I looked over the water, which was still as glass, and back at her again. "And if I ask the right ones, you'll tell me how to cross the lake?"
"If," the rabbit queen said darkly.
Dear me, this was very bad. I paced back and forth along the shore. The rabbit queen pretended not to watch while grooming her forepaws in a serene manner. Around us, as far as the eye could travel, there were only trees and mountains and the endless dead quiet of the lake. Suddenly I halted, turning back to face her.
"I have decided on my first question," I said. "Will you allow me to paint your portrait?"
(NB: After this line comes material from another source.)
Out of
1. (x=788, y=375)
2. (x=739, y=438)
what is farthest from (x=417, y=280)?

The rabbit queen smiled a slow, sly smile.
And now, as she begins to speak, we must wait to hear what she will say.

Louise McNaught
Acrylic, oils, fluorescent and iridescent paint on canvas, 40"x40"
‘Cernunnos, (Celtic: “Horned One”) in Celtic religion, an archaic and powerful deity, widely worshipped as the “lord of wild things.” I usually have involved endangered species in my work but this time I went a step further, for inspiration I have used the Irish Elk - an extinct species with extraordinarily huge antlers to represent Cernunnos. Through history Cernunnos attributes were generally consistent. He often wore stag antlers and was sometimes accompanied by a stag and by a sacred ram-horned serpent that was also a deity in its own right. Cernunnos was worshipped primarily in Britain, although there are also traces of his cult in Ireland, which I thought the Irish Elk was a fitting incarnation.’